Não tinha expectativas muito definidas pra esse Distante Nós Vamos, mas havia um certo estilo que eu esperava que ele seguisse. E ele não segue. Ao contrário, escolhe seguir por outro caminho largamente trilhado: os já tradicionais filmes indie, com trilhas sonoras que oscilam entre rock clássico e baladas acústicas no estilo Elliott Smith ou Nick Drake, com personagens desfuncionais e humor caricato, geralmente emulando Wes Anderson. Os exemplos mais evidentes dessa safra são Pequena Miss Sunshine e Juno. Devo dizer que, apesar da óbvia inferioridade em relação à fonte, gosto muito de todos eles (assim como nunca tive problemas com pastiches de Tarantino, tipo Guy Ritchie). Não à toa, um dos filmes que mais quero ver nesse festival é (500) Dias com Ela.

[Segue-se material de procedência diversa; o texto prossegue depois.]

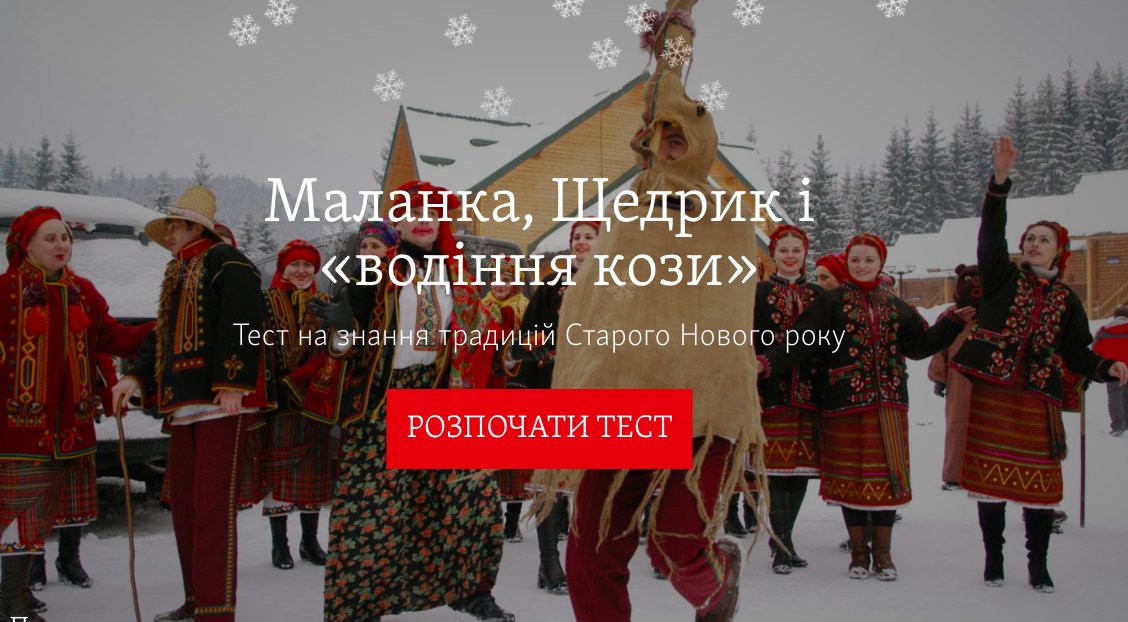 Канада не намерена рассматривать отмену санкций против России, - Фриланд - Цензор.НЕТ 6787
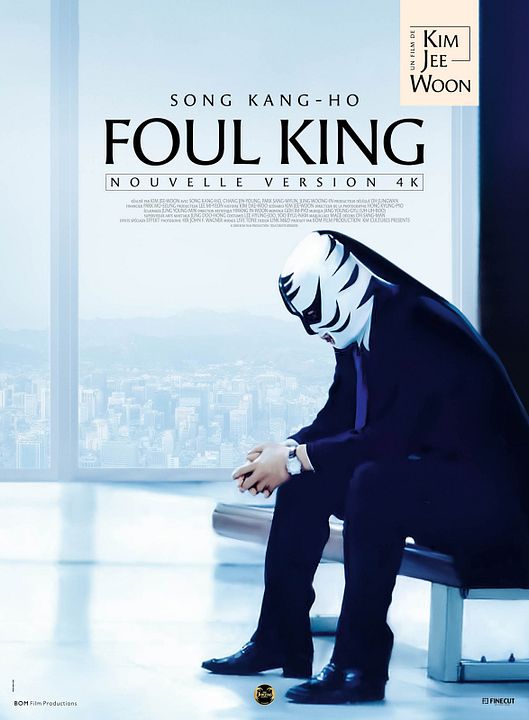 The Foul King : Kinoposter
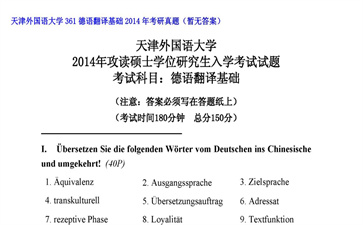 【初试】天津外国语大学《361德语翻译基础》2014年考研真题（暂无答案）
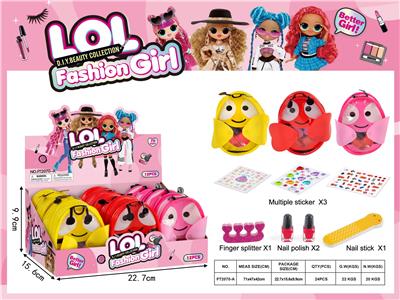 Beauty set - OBL10215687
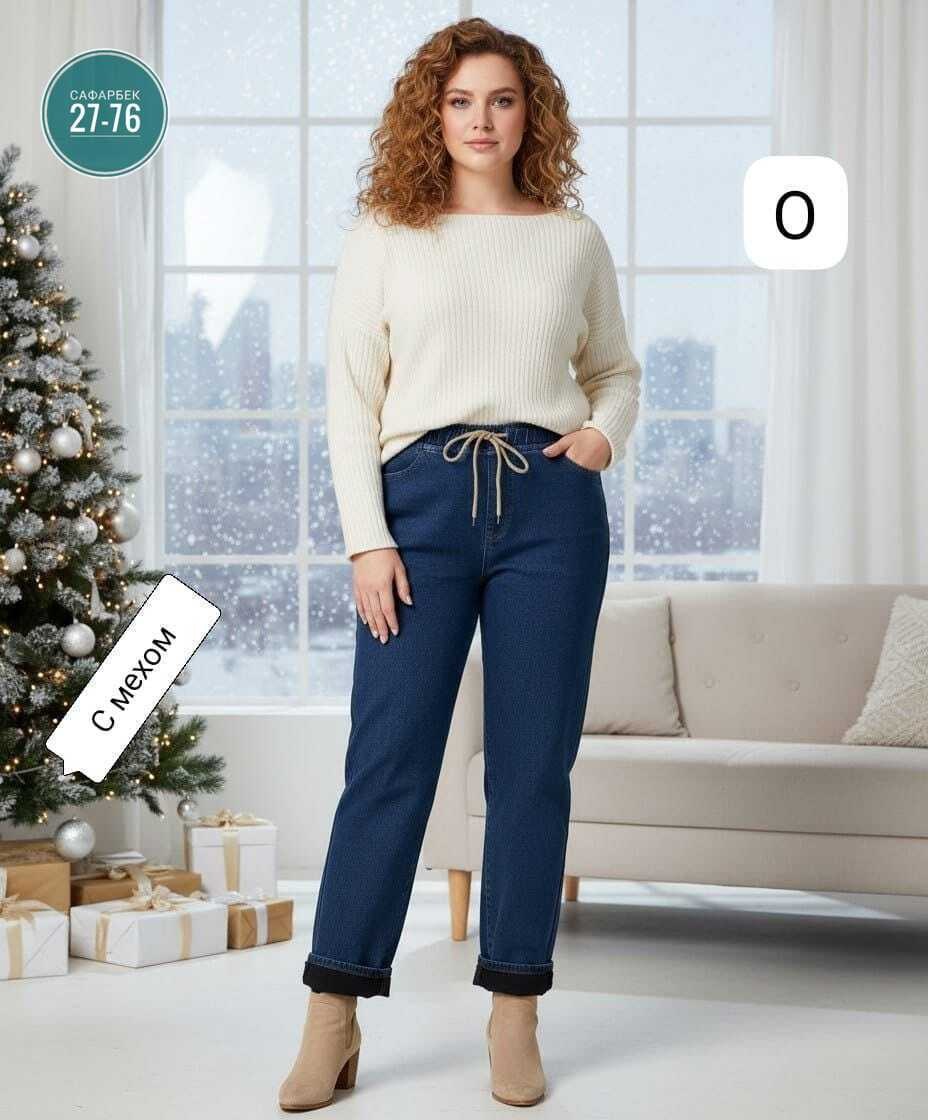 джинсы женские,брюки джинсы,джинсы женские большие размеры,джинсы на полных,джинсы теплые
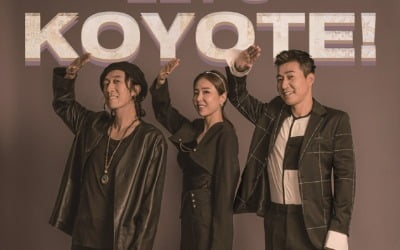 [전문] 코요태, 이태원 참사 애도…서울 콘서트 내년으로 연기
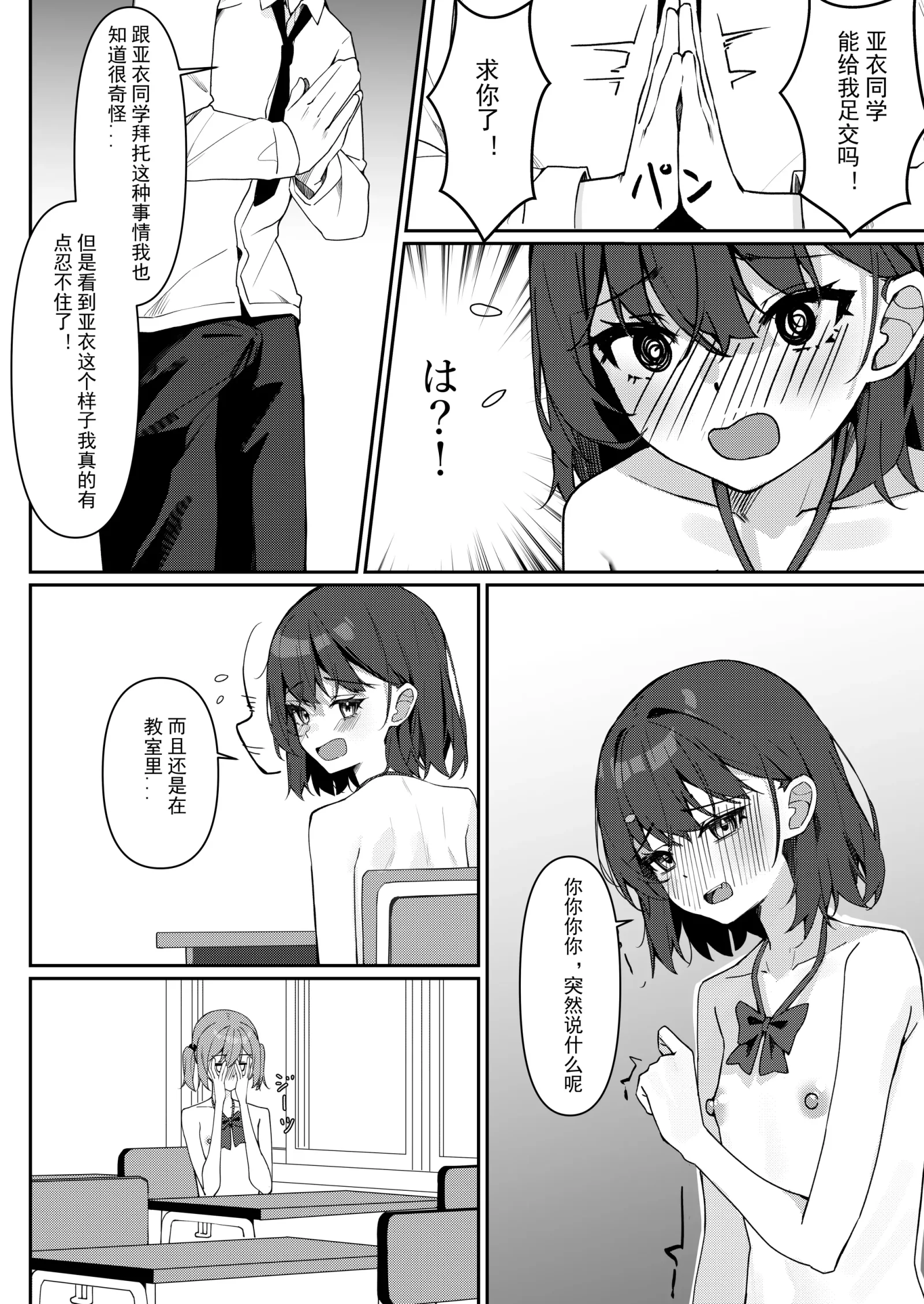 HB4926-P30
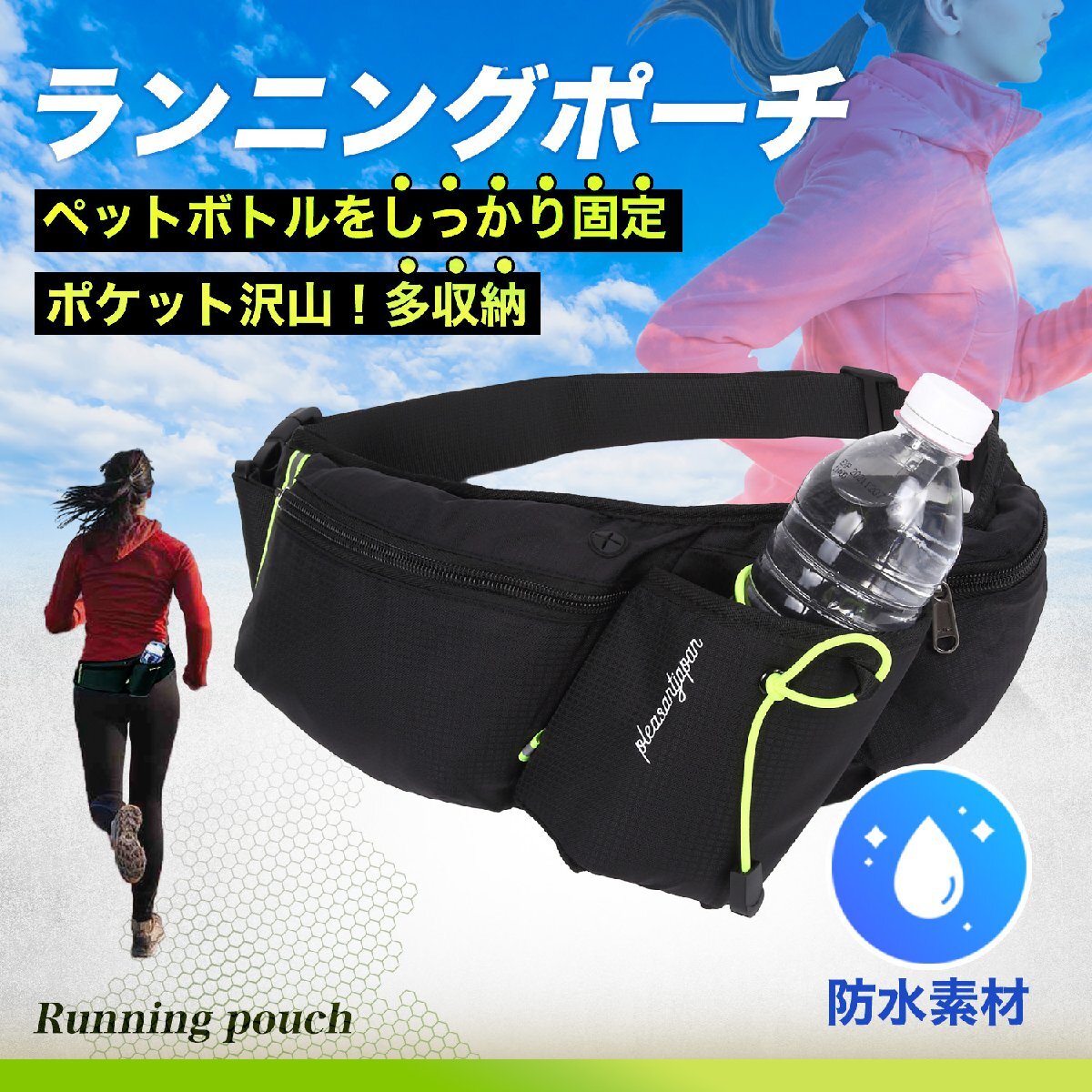 ランニングポーチ 揺れない ペットボトル スマホ iPhone対応 軽量 ウエストバッグ スポーツ ウォーキング ジョギング 反射材付 ピンク 新品_3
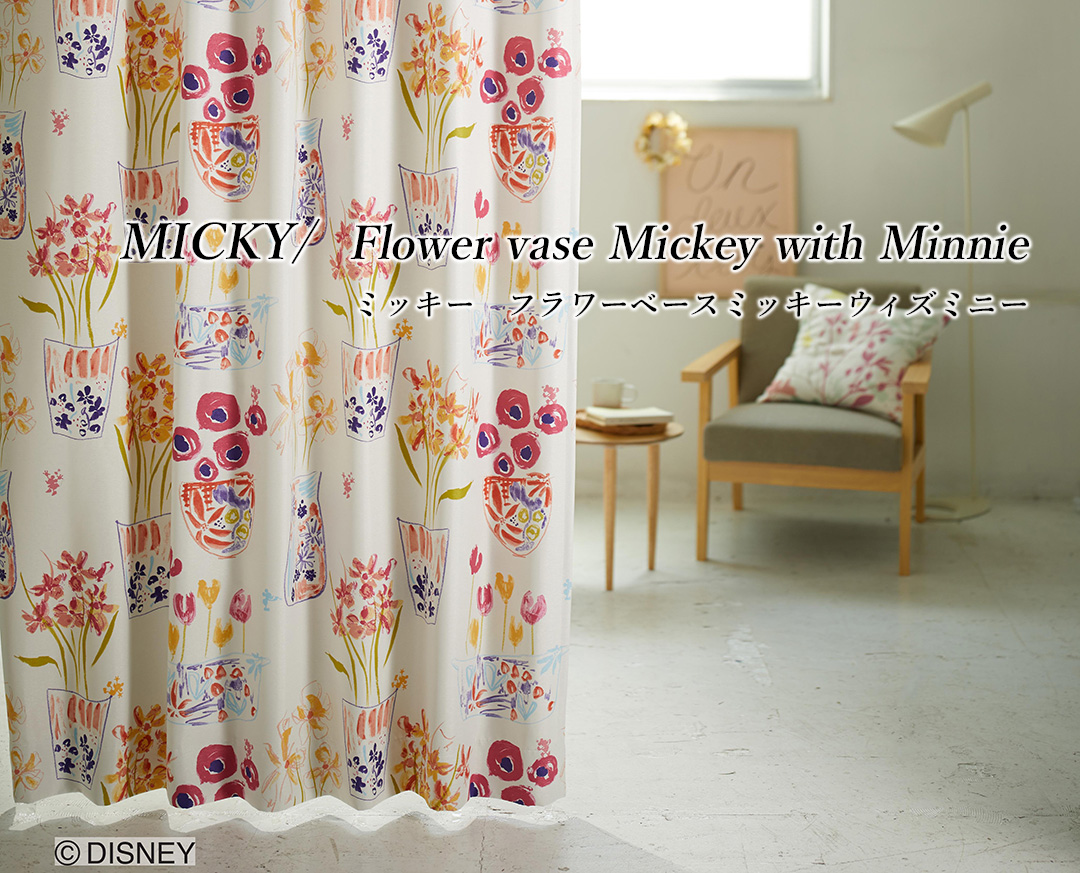 フラワーベースミッキーウィズミニー Mickey ミッキー Disney ディズニー 手書き風のお花の中にミッキーとミニーが遊んでいます 優しい大人のディズニーカーテン カーテン通販専門店のカーテンズ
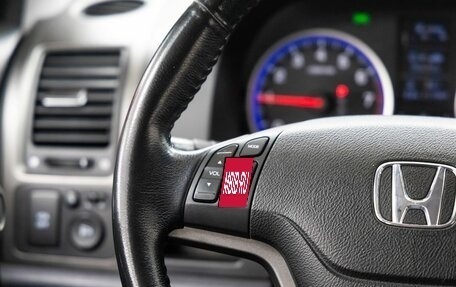 Honda CR-V III рестайлинг, 2011 год, 1 698 000 рублей, 17 фотография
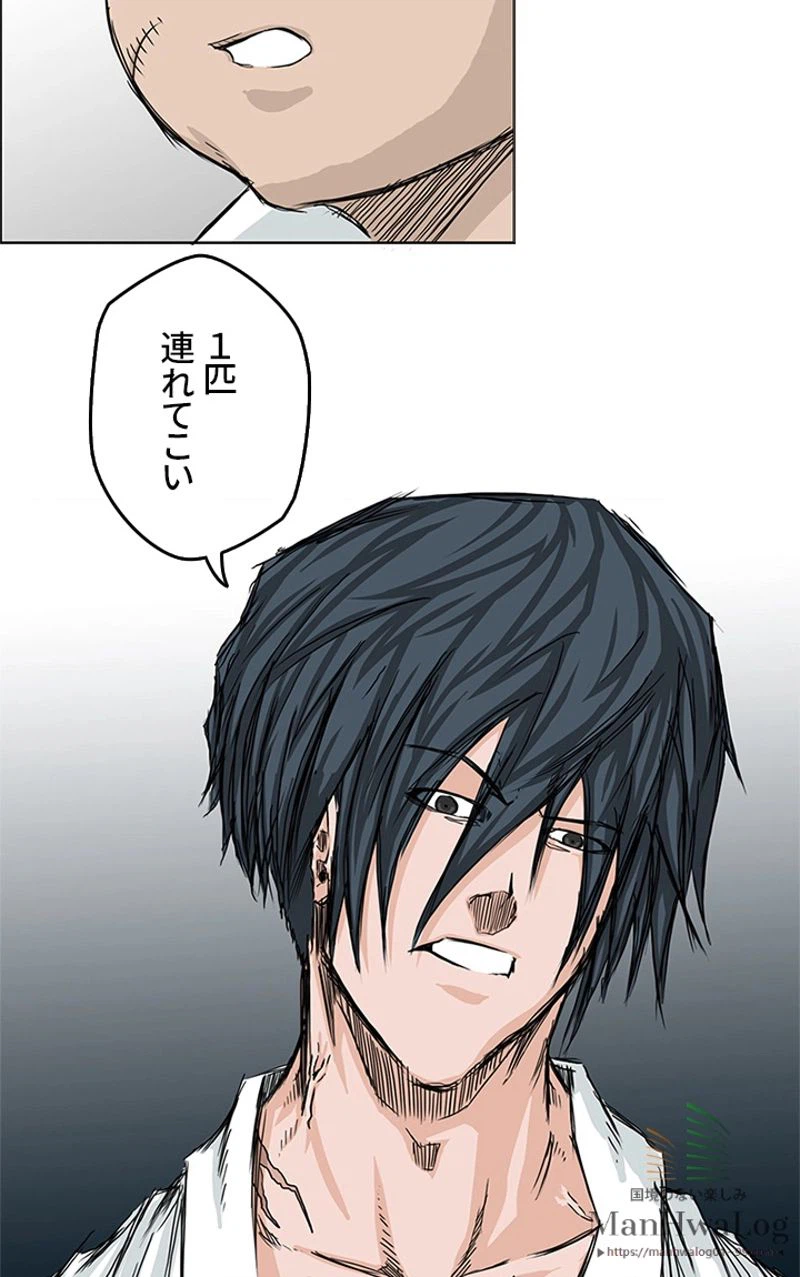 ページ 38 — 第17話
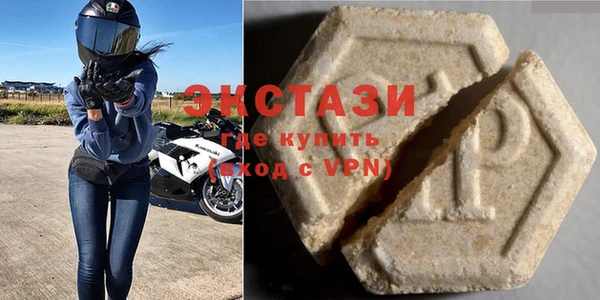 дистиллят марихуана Краснослободск
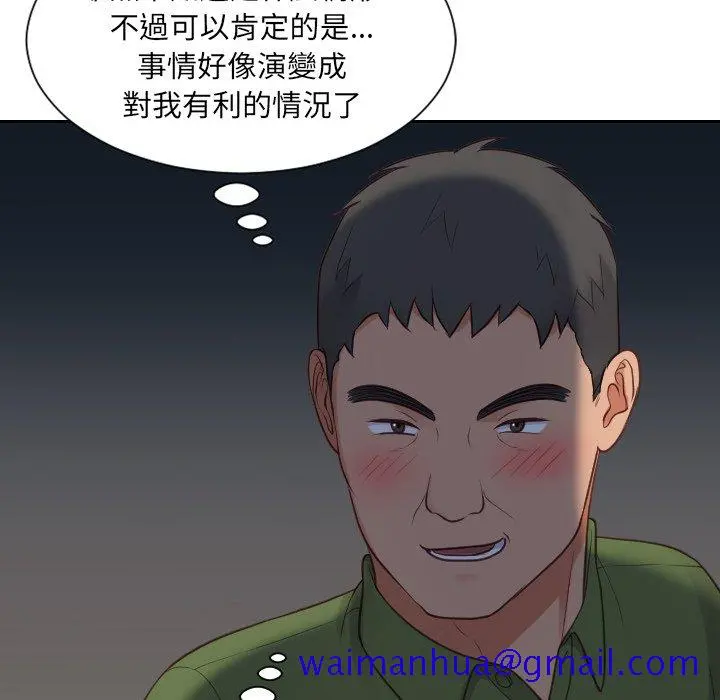 奇奇怪怪的女友 - 第23章 - page 58
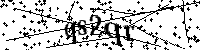 Por favor digite as letras e números abaixo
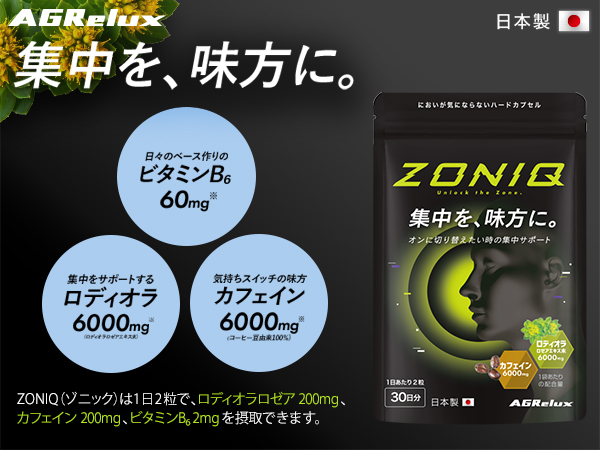集中したいあなたの“スイッチ”に。「ZONIQ（ゾニック）」サプリメント（型番：3R-AGS01PL ）を新発売。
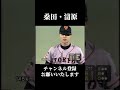 桑田・清原　全盛期対決！！ #shorts #KKコンビ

Distante Nós Vamos está longe de ser um representante significativo dessa linhagem indie; mas tem seu valor. A dupla de atores protagonistas é carismática; o cara do The Office fazendo um personagem engraçado com cenas hilárias, e a Maya Randolph trazendo um tom melancólico e introspectivo. E eles são mesmo o melhor do filme; os coadjuvantes, ainda que se entenda que são caricaturas exageradas e intencionais, não funcionam (mesmo nas mãos de atrizes talentosas como Allison Janney e Maggie Gyllenhaal).
Ainda que o filme tenha um tom auto-indulgente de “crítica à sociedade americana” (que sempre incomodou nos trabalhos anteriores de Mendes), o final me parece um tanto quanto honesto nesse sentido, como se o casal dissesse “ah, bem, somos descolados e tudo o mais, mas no fim das contas vamos formar uma família mais ou menos como todo mundo, e estamos ok com isso”. Ao contrário do que uma leitura rápida poderia dar a entender, parece-me que o filme está menos preocupado em congratular arranjos alternativos de família ou em diagnosticar as mazelas de um sistema tradicional do que em tentar encontrar um caminho mais ou menos próximo do convencional, o melhor que dê pra fazer em dadas circunstâncias.
Sob essa perspectiva, o filme no fim das contas é um “torna-te quem tu és” meio torto, aquela coisa de no final da viagem descobrir que você estava mais ou menos certo desde o início. E, assim, o filme já escapa do que se convencionou como a principal (e mais preguiçosa) crítica a ser feita a esses filmes indie: a de que eles pregam um alternativismo cool quando na verdade são tudo farinha do mesmo saco. E o que me parece latente neles é justamente o contrário: no fim das contas desnudam essa “atitude descolada”, esse desespero por atenção através de frases espertas e roupas diferentes, como mera tentativa de encontrar um lugarzinho confortável num mundo torto. E eu não consigo evitar de me identificar e me simpatizar profundamente com isso.